After suffering slower than expected sales in February, Compaq Computer said today it will try to attract more sales with selected, and so far unspecified, price cuts.

"While we expected seasonally slower sales in January, February sales have not met anticipated growth levels," said Eckhard Pfeiffer, Compaq's president and CEO, in a written statement.

The company is also going to step up promotional marketing in an attempt to still meet a first quarter sales plan that forecasts nearly $4 billion in sales, 35 percent more than the $2.96 billion reported for the first quarter last year. The company is also hoping to maintain earnings above the 80 cents per share reported a year ago.

The company said, however, that the cost of additional marketing plus revenue lost to price cuts will probably mean that gross margins will drop below the 21.7 percent that Compaq earned in the fourth quarter. To try and compensate, Compaq will adjust operating expenses to lower levels.

In his prepared statement, Pfeiffer attributed the problems to a higher level of competitive pressure, but said the company had no evidence of a general market slowdown.

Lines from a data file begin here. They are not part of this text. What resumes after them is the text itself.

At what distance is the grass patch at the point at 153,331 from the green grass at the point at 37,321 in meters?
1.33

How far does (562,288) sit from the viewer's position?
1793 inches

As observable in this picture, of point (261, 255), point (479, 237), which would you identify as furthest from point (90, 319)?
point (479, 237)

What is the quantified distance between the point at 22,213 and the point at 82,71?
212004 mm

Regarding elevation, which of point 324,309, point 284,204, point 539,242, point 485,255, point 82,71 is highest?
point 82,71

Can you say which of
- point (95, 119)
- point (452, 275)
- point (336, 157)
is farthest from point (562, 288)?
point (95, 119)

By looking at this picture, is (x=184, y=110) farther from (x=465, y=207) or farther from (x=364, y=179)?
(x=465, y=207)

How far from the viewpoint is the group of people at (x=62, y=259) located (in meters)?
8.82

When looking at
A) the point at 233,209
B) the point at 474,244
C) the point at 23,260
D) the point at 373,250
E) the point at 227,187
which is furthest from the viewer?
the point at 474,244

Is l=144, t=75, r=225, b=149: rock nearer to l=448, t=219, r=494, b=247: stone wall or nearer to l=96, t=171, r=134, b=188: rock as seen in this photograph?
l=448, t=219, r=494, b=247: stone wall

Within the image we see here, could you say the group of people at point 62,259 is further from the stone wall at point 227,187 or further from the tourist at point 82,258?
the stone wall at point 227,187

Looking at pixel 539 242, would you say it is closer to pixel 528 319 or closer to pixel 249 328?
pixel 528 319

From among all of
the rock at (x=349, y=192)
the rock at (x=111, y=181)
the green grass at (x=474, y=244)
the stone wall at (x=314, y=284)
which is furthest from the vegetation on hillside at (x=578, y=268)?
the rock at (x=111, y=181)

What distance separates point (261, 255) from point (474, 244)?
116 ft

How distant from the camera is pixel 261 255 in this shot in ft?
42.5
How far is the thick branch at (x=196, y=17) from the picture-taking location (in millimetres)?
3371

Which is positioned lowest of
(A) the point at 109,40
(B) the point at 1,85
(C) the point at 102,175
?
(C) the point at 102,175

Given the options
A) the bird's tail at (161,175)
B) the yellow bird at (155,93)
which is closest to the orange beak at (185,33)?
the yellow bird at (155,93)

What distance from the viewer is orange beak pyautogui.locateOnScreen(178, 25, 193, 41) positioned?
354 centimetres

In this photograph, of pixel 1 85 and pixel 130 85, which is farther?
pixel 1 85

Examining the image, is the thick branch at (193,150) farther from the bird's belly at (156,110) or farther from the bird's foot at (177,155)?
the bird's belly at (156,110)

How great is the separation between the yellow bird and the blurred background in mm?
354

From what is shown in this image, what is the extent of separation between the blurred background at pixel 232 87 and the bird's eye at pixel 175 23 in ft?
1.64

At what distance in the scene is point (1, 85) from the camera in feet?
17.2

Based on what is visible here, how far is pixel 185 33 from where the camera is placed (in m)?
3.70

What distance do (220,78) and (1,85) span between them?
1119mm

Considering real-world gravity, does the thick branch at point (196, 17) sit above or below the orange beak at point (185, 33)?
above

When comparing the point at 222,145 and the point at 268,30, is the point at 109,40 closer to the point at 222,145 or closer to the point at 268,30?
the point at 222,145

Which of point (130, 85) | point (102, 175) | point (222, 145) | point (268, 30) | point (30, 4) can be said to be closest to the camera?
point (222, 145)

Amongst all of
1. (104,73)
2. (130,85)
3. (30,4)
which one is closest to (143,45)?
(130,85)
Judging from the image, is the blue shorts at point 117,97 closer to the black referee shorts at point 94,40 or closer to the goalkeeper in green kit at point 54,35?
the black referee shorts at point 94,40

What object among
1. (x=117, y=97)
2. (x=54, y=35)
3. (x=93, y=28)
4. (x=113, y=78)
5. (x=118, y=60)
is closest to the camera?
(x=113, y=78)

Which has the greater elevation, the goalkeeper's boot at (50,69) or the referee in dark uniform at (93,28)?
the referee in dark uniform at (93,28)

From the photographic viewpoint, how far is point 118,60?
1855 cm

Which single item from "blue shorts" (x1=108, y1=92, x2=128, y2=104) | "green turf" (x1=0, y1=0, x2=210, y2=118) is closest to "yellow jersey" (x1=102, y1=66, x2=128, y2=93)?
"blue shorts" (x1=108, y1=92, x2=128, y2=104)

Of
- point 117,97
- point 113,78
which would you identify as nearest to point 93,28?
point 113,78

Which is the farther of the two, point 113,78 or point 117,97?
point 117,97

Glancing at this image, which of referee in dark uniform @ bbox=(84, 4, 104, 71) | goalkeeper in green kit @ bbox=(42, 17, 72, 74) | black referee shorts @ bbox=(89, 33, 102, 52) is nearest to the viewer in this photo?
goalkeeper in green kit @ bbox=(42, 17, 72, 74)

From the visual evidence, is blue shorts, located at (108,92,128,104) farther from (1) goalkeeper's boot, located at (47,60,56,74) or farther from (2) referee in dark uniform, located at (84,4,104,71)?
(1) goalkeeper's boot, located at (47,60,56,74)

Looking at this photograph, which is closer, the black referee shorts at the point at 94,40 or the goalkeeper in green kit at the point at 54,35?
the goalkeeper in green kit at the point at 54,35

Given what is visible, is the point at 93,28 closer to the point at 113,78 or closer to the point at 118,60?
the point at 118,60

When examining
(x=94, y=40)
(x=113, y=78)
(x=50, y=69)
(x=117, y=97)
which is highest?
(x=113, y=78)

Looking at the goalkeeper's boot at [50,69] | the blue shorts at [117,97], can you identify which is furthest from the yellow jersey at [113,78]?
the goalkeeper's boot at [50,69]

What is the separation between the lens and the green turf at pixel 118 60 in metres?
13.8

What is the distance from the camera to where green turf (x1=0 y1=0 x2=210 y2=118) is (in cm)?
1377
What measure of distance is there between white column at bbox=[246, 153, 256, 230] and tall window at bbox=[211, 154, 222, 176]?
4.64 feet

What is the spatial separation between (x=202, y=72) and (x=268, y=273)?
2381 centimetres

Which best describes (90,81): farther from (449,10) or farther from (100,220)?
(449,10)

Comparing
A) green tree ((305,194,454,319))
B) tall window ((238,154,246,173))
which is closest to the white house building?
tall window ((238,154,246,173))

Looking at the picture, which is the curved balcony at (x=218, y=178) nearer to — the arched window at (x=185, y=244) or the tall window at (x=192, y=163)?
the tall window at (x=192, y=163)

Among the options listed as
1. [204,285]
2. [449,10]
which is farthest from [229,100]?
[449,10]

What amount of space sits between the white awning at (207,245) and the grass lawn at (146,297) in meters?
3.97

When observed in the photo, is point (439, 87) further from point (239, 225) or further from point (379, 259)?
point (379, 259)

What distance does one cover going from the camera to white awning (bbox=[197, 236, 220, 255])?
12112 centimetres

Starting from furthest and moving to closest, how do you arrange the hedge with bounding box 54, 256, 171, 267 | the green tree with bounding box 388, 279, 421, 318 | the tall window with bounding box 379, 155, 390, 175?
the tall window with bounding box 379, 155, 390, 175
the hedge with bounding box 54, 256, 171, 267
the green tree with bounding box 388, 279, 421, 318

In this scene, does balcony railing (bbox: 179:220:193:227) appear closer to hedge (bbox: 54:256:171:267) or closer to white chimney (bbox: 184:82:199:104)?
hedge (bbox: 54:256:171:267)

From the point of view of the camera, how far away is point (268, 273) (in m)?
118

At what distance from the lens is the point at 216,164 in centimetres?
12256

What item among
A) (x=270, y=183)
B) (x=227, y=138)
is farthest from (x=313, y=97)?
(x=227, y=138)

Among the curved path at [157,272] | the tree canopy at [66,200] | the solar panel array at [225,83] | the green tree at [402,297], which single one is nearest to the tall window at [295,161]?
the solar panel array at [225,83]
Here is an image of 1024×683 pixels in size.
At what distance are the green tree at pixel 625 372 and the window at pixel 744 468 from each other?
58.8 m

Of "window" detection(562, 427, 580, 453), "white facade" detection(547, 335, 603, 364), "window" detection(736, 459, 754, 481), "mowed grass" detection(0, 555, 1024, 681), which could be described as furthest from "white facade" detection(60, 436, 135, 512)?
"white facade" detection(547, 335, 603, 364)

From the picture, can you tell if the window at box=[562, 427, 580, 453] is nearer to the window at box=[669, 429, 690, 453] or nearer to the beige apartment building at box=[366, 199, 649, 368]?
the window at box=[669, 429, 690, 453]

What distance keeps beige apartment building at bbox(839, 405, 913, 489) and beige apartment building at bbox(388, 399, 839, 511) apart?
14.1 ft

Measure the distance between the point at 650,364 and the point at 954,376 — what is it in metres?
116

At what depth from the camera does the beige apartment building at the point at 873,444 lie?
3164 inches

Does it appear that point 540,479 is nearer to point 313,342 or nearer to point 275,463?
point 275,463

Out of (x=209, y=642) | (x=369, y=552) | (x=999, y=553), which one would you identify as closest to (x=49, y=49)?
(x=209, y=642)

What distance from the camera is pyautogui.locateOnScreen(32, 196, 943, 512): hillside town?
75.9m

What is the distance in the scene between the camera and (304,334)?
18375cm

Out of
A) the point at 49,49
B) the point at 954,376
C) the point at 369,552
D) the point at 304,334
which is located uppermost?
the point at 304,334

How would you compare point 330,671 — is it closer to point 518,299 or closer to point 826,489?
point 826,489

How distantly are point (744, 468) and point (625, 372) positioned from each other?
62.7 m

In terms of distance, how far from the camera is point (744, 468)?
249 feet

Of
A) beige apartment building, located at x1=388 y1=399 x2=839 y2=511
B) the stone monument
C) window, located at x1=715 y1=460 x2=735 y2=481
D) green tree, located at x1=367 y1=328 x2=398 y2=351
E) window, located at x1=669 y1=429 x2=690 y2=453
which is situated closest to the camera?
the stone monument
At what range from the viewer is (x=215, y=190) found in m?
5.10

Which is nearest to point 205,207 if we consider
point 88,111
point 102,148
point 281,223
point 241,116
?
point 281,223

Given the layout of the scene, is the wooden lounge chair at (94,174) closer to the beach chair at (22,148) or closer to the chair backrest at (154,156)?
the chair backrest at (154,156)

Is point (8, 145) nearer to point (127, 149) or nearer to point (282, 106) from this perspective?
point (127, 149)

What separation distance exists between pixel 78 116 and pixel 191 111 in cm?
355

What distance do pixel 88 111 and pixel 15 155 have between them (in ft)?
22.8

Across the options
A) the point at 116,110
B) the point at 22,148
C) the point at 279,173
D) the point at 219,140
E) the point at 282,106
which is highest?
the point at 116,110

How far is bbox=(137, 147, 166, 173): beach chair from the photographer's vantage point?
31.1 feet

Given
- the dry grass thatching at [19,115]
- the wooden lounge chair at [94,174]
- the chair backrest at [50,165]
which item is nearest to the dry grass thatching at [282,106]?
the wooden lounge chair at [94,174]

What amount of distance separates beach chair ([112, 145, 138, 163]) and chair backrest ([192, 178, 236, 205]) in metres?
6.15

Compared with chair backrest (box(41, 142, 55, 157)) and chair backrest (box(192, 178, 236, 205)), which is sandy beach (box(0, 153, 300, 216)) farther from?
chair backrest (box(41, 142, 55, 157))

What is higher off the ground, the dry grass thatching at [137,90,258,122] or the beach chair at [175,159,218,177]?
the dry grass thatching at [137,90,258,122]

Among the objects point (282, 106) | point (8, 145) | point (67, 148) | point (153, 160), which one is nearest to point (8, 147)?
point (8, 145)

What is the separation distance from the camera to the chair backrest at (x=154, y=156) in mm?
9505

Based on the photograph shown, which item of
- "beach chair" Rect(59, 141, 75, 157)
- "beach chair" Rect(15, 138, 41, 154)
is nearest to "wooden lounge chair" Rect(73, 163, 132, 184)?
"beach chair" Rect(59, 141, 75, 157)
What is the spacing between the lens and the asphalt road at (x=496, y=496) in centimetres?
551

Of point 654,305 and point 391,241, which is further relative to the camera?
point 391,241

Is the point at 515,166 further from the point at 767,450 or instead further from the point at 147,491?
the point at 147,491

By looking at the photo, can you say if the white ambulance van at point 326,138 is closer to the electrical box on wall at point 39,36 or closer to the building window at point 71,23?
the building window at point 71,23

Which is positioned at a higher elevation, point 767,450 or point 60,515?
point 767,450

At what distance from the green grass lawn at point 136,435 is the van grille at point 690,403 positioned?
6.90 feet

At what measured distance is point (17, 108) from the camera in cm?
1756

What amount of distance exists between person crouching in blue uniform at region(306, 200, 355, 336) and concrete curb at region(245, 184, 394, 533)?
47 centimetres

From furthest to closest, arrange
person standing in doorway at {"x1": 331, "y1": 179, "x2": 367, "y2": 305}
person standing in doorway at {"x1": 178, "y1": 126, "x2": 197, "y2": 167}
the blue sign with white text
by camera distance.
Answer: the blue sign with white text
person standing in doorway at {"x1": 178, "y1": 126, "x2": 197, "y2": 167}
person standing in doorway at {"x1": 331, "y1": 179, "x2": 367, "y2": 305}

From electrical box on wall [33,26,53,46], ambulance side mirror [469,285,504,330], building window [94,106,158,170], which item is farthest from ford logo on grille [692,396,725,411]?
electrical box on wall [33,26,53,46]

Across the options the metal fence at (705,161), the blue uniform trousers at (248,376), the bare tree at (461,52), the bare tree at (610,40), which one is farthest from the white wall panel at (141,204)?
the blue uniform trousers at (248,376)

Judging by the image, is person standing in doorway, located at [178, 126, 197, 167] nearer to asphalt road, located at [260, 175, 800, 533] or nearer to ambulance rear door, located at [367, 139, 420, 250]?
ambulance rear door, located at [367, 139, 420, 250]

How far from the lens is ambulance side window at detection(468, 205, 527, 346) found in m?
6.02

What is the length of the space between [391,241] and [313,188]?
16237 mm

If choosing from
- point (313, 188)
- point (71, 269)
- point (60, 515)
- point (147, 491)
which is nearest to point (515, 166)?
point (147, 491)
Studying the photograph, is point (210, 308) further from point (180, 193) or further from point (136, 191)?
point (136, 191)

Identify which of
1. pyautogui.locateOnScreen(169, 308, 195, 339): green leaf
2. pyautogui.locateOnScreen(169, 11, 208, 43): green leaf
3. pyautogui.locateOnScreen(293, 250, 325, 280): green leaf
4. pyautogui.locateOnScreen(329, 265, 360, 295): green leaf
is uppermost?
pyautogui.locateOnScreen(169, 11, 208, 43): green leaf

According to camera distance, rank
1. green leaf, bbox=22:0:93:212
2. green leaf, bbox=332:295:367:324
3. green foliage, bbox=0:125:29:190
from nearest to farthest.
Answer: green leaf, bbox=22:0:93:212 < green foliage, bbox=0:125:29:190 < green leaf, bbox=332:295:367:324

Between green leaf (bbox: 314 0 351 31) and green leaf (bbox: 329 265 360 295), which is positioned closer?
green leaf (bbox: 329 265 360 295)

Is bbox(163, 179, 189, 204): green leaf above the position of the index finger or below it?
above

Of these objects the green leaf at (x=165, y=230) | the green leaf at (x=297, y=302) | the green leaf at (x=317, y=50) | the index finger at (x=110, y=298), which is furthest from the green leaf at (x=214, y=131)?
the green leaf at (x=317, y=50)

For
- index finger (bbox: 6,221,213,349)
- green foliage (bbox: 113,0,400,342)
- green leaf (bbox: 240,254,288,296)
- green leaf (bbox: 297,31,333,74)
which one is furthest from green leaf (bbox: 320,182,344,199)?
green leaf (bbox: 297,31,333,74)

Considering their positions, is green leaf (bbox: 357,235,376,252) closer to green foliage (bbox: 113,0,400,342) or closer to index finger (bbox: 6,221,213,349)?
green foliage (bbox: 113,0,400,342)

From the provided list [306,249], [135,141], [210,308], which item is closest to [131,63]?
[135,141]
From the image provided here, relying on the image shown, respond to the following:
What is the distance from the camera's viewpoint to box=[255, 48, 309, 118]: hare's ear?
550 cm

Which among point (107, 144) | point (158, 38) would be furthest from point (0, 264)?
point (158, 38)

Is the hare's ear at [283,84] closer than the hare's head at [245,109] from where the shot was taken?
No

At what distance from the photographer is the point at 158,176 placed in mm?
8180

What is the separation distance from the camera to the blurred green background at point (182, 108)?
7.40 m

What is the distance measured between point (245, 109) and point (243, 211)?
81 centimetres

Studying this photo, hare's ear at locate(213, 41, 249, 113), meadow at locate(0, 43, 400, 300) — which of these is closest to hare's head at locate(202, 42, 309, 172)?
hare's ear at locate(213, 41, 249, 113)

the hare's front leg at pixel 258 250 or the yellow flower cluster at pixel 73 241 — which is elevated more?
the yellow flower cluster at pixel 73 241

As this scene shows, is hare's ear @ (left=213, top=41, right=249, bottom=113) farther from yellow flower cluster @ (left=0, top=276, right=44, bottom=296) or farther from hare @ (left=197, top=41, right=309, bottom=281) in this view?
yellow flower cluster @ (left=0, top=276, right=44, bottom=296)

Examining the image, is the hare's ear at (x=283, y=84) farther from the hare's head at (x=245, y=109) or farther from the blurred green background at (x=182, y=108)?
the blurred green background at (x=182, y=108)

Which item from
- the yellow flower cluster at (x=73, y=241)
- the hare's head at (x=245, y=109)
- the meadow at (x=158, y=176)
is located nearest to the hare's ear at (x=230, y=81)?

Compaq's announcement today echoes a study released earlier this week from Computer Intelligence InfoCorp that reported that all three of the top U.S. systems vendors have been losing market share to newcomers. The market share of the top three--Packard Bell, Apple Computer, and Compaq--declined from 70 percent to 56.6 percent of sales in the fourth calendar quarter of 1995, according to the report.

Apple registered the largest decline, dropping 5.6 percentage points to 11.2 percent of the total retail PC market. Compaq dropped 2.2 points to 17.5 percent while Packard Bell lost 5.4 points with a total of 27.9 percent of the market, according to Computer Intelligence InfoCorp. The report cited Acer and Hewlett-Packard as the two companies that gained the most during the same period.

Pfeiffer said he is confident that the next-generation notebook PCs, Pentium Pro-based desktops and servers, and multimedia consumer PCs the company expects to introduce this year will counter any financial downturn experienced this quarter.